Rack room discounts are also tricky to factor in. Not everyone travels at times where good discounts are traditionally offered. If you do then it makes it much harder to break even with DVC if you assume the discounts will continue indefinitely. As @MickeyMinnieMom said it’s different for each person so while less people can find a break even point there are still people who can depending on their travel habits. Most people also calculate break-even vs a studio hotel room, but if you are only interested in staying in a 1 bedroom condo you can break even much faster. The rack rate on 1BRs is pretty high so even with a seasonal discount DVC will still probably break even in 10 years or under even with $200 direct prices. In this case you have to compare buying to the DVC point rental market. Then the math goes pretty unfavorable for buyers.

The other factor is the whole, obligation to go thing.
Some view this as a negative, I view it as a positive. It makes you want to use your points and do a trip ever year or every other year.

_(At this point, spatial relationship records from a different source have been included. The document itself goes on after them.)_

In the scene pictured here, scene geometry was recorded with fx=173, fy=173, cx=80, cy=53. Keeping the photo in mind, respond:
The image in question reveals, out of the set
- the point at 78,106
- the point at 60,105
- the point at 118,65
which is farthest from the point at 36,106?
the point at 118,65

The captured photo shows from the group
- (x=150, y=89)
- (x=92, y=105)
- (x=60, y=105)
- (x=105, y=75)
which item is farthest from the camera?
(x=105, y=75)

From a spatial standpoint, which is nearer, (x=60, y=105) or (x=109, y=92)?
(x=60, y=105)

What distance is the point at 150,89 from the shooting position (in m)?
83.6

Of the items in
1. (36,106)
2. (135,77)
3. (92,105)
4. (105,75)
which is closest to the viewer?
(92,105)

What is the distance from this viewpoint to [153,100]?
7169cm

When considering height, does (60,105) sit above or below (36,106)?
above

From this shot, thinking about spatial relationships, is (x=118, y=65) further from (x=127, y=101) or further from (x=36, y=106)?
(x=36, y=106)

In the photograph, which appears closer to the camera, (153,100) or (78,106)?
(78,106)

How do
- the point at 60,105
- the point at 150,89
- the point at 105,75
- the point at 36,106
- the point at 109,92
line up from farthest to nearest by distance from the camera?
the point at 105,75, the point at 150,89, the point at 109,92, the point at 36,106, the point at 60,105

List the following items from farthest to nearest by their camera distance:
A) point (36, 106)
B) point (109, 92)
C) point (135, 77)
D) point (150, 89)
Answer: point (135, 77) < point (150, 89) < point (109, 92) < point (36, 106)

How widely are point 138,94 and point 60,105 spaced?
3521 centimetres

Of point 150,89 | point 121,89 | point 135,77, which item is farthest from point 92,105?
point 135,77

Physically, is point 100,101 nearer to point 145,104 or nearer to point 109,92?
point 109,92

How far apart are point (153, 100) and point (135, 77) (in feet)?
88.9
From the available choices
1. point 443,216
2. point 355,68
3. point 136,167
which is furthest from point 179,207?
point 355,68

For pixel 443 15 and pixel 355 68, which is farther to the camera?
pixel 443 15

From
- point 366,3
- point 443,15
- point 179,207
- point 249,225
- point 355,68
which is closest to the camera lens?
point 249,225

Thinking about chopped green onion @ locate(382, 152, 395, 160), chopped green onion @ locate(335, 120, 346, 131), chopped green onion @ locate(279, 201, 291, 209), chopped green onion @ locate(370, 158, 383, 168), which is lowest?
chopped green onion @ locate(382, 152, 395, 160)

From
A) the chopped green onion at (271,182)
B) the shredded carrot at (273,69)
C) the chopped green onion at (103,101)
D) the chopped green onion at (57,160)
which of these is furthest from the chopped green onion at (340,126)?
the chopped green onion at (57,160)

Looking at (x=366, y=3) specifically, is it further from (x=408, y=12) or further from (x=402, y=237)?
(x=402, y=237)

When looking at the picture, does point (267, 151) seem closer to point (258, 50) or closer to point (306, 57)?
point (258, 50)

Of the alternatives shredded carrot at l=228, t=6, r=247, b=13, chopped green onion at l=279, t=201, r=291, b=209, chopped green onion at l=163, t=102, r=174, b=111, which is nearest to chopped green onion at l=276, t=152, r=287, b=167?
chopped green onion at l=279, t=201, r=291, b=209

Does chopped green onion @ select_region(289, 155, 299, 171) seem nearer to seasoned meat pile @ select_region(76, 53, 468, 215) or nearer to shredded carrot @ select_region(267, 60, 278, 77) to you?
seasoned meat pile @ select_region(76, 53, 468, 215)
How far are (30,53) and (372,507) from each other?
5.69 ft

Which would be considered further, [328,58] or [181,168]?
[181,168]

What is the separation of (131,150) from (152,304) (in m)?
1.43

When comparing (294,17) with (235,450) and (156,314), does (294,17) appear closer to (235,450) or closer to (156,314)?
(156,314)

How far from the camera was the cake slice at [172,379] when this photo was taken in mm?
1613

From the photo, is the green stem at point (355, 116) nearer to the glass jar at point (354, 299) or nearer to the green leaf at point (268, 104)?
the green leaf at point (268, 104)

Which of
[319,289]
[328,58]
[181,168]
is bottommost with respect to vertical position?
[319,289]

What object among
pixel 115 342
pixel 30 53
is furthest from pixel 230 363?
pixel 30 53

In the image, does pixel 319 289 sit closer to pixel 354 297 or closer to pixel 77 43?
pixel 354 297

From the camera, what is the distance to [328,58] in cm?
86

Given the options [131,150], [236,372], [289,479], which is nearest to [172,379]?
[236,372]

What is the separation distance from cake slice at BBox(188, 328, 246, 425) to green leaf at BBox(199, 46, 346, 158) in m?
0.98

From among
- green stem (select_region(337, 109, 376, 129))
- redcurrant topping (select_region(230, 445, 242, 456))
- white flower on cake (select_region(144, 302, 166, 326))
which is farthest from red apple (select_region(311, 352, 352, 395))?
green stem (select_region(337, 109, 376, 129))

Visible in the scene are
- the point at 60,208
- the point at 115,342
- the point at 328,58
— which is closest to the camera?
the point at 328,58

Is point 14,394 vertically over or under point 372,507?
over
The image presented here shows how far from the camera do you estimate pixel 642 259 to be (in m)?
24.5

You’re not going to make money on it. But if you love going to Disney, this is a terrific way to get enveloped in the magic once every other year if not every year.
 

GoofGoof

Premium Member
The other factor is the whole, obligation to go thing.
Some view this as a negative, I view it as a positive. It makes you want to use your points and do a trip ever year or every other year.

You’re not going to make money on it. But if you love going to Disney, this is a terrific way to get enveloped in the magic once every other year if not every year.
True. That’s one of the non-financial benefits of membership. Because of the robust rental market the obligation to go should never be viewed as a financial negative. If for some reason you cannot afford a trip to WDW one year or just don’t want to go you can rent your points out for double or more what you pay in maintenance fees.
 

Creathir

Premium Member
True. That’s one of the non-financial benefits of membership. Because of the robust rental market the obligation to go should never be viewed as a financial negative. If for some reason you cannot afford a trip to WDW one year or just don’t want to go you can rent your points out for double or more what you pay in maintenance fees.
Exactly.
My folks own points and we go much more than we did in the past, and went from staying almost exclusively offsite to onsite everytime.

And they nor us would change it.

If the cost for entry wasn’t so high, my wife and I would have bought in by now as well.
 

flyerjab

Well-Known Member
True. That’s one of the non-financial benefits of membership. Because of the robust rental market the obligation to go should never be viewed as a financial negative. If for some reason you cannot afford a trip to WDW one year or just don’t want to go you can rent your points out for double or more what you pay in maintenance fees.

We bought in at GFV when it opened and have never regretted it. We even added on more points direct through DVC. We never looked at it as an investment nor do we intend on selling. It is a vacation destination for us that we go to multiple times each year. It makes it affordable for us. My wife and I will probably buy at Riviera, most likely the tower studio. It will be a great long weekend resort location for us. We don’t spend time in our resort room so the room size isn’t a factor.
 

ToTBellHop

Well-Known Member
I would NEVER buy here (being on the monorail line or within walking distance of a park is more valuable to me), but I’m sure we will stay here at some point (if no MK resort, Beach Club, or BoardWalk are available...). Glad we bought resale contracts while we could still use them everywhere. Resales are less appealing now and buying direct is just crazy. Happy we joined DVC, because if we hadn’t, we certainly wouldn’t now.
 

Missing20K

Well-Known Member

Good link. Not sure it clears anything up regarding theming, try as it might.

Is it European, Southern European, or Mediterranean? I mean technically the Mediterranean borders Southern Europe which is technically in Europe. I guess this is the result when the task is "create a resort based on Walt's European travels". At least to me, that seems like that was the mandate.